Wracając ostatnim autobusem, Wojtek pogrążył się w myślach.
— Ojej, dzień dobry! — usłyszał obok miły głos.
— To pani? — zdziwił się. — Skąd pani tutaj?
Obok siedziała ta sama sprzedawczyni, która pomogła mu wybrać zabawki.
— Wracam do domu, do Kowalewa. Pracuję w mieście, ale mieszkam na wsi z babcią — wyjaśniła.

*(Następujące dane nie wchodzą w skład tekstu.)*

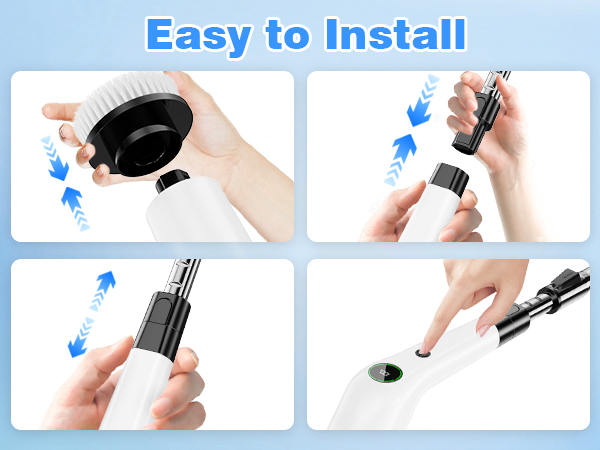 Easy to Install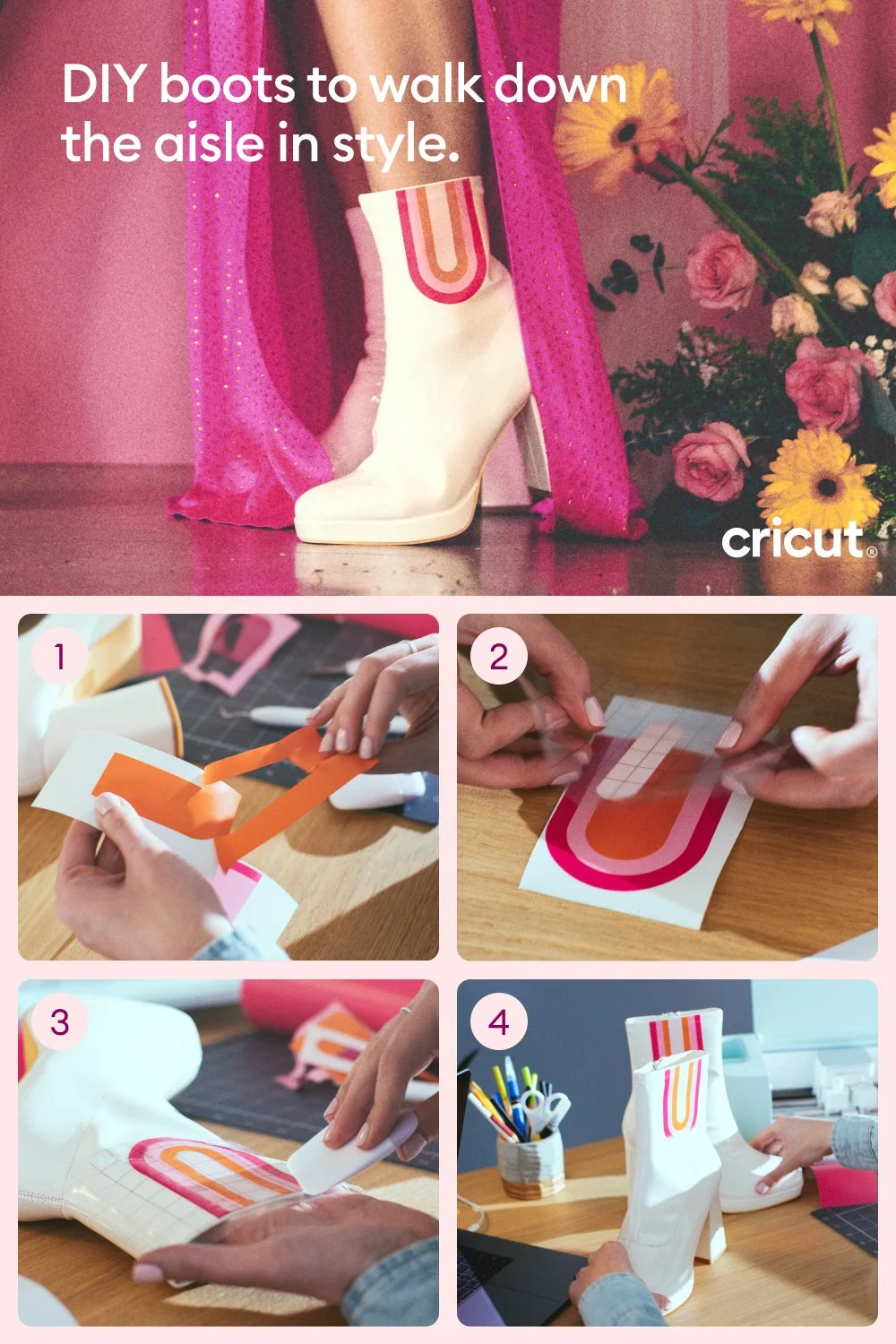 DIY boots to walk down the aisle in style.

cricut®

1

2

3

4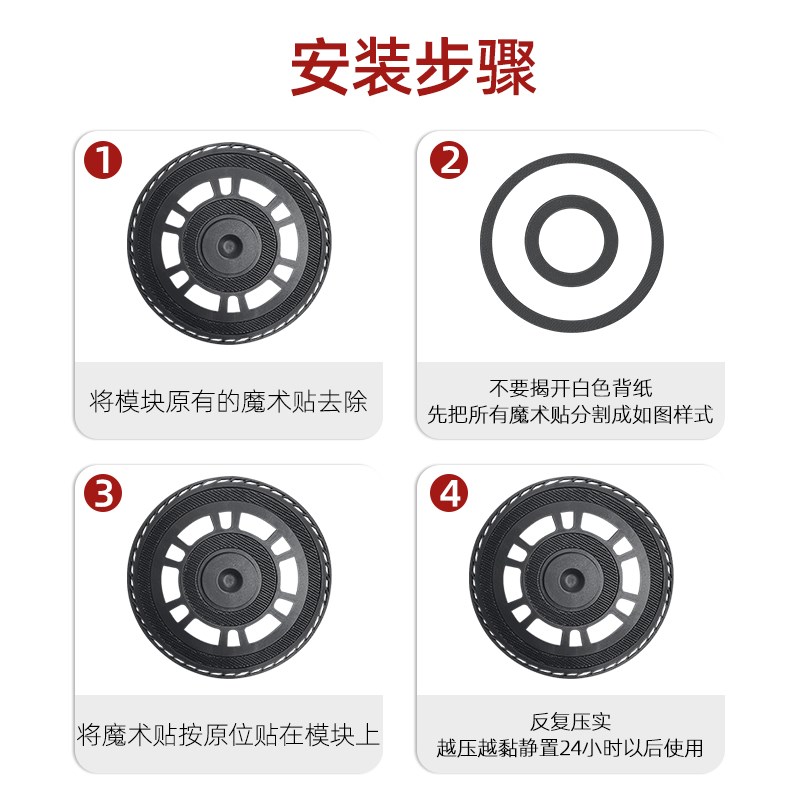 安装步骤

1
将模块原有的魔术贴去除

2
不要揭开白色背纸
先把所有魔术贴分割成如图样式

3
将魔术贴按原位贴在模块上

4
反复压实
越压越黏静置24小时以后使用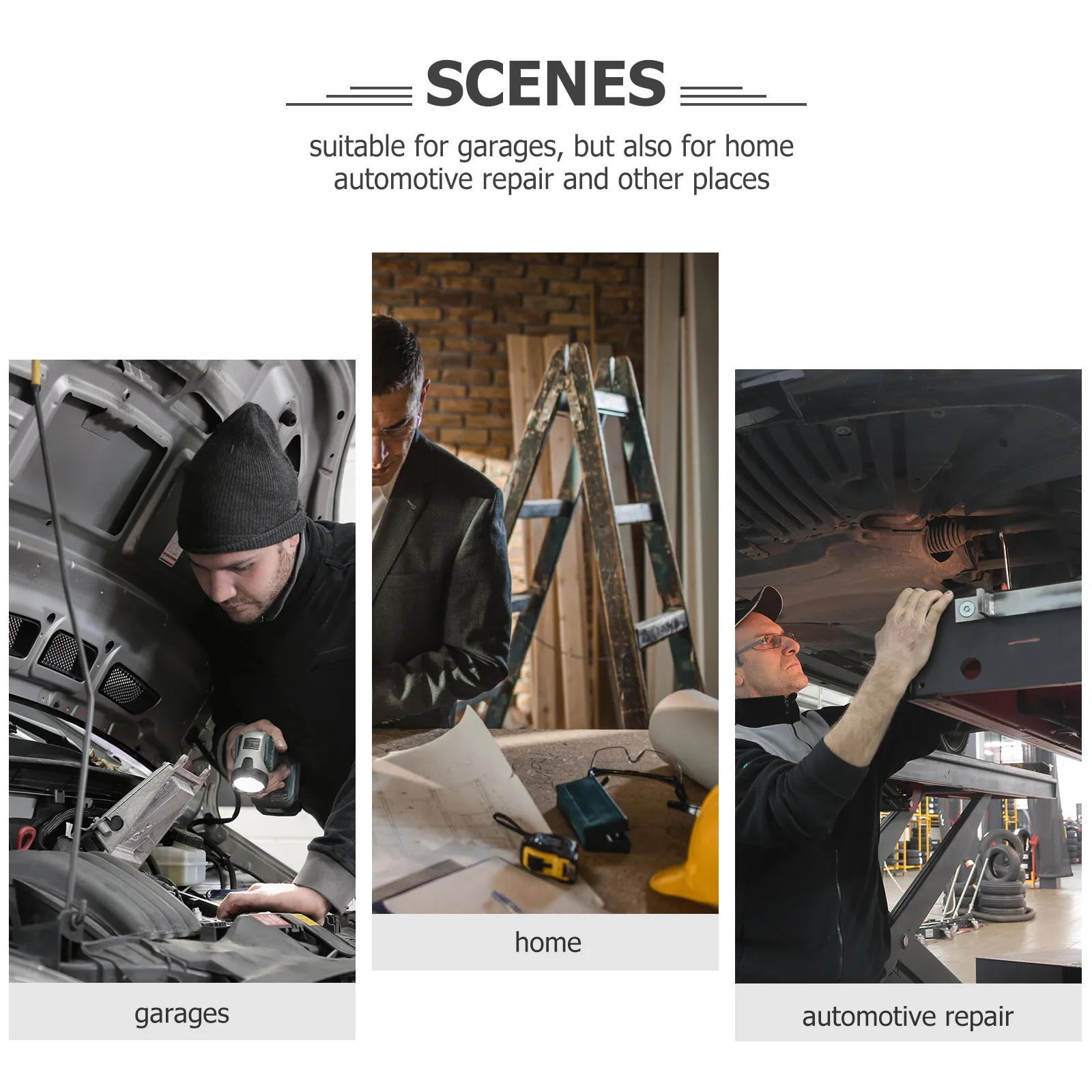 SCENES

suitable for garages, but also for home automotive repair and other places

garages

home

automotive repair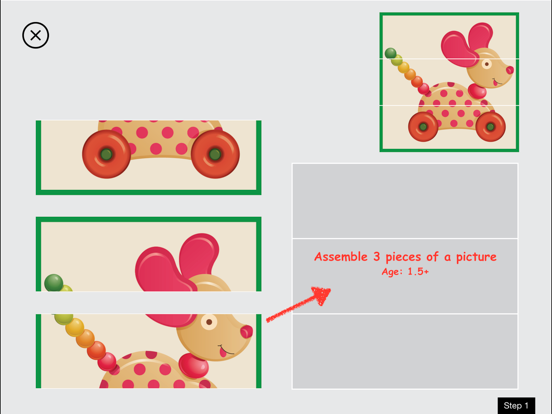 Assemble 3 pieces of a picture
Age: 1.5+

Step 1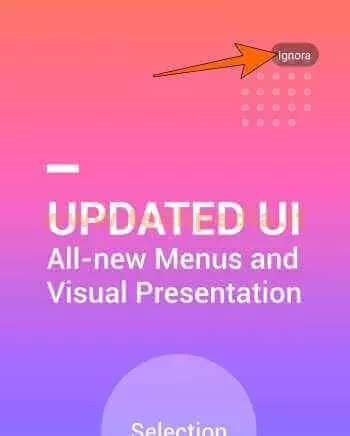 Ignora

UPDATED UI
All-new Menus and Visual Presentation

Selection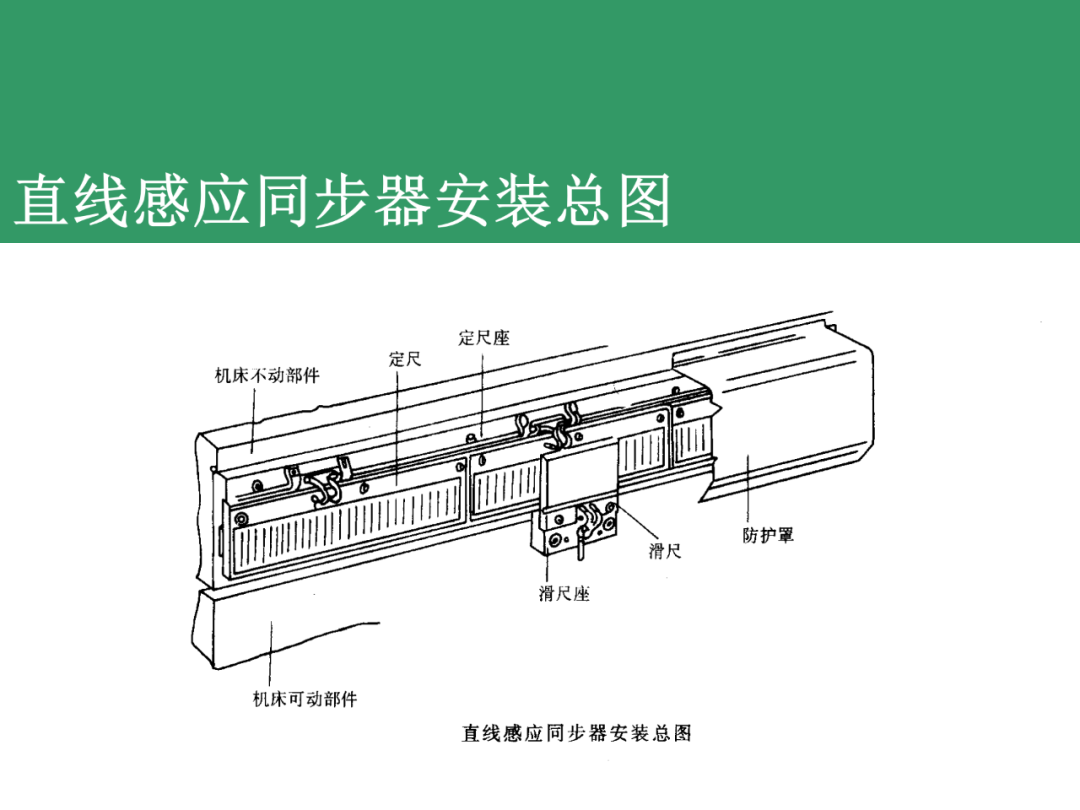 直线感应同步器安装总图

定尺座

定尺

机床不动部件

防护罩

滑尺

滑尺座

机床可动部件

直线感应同步器安装总图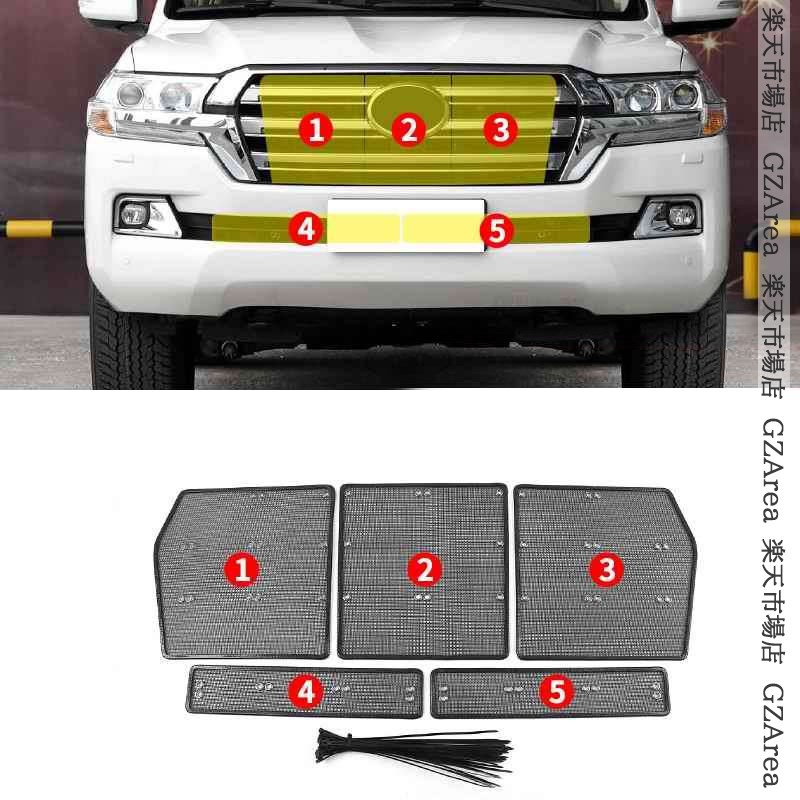 1 2 3
4 5
1 2 3
4 5
楽天市場店 GZArea 楽天市場店 GZArea 楽天市場店 GZArea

— Nie może być! Więc jesteśmy ziomkami! — roześmiał się. — Ja też z Kowalewa.
— Nazywam się Ania — uśmiechnęła się.
— Wojtek.
— Twojej siostrzenicy podobały się prezenty?
— Tak — westchnął ciężko.
Z bezsilności opowiedział nieznajomej całą sytuację.
— No tak… Ta biurokracja. Zawsze mnie to wkurzało. Papierki decydują, a nie serce — oburzyła się.
— Aniu, przypomniałem sobie! Jesteś wnuczką babci Hani, prawda?
— Tak — uśmiechnęła się. — Ale ja pana nie pamiętam.
— Byłaś mała, gdy wyjeżdżałemWojtek i Ania stanęli razem przed ołtarzem miesiąc później, a mała Justynka trzymała ich za ręce, szczęśliwa, iż wreszcie ma prawdziwą rodzinę.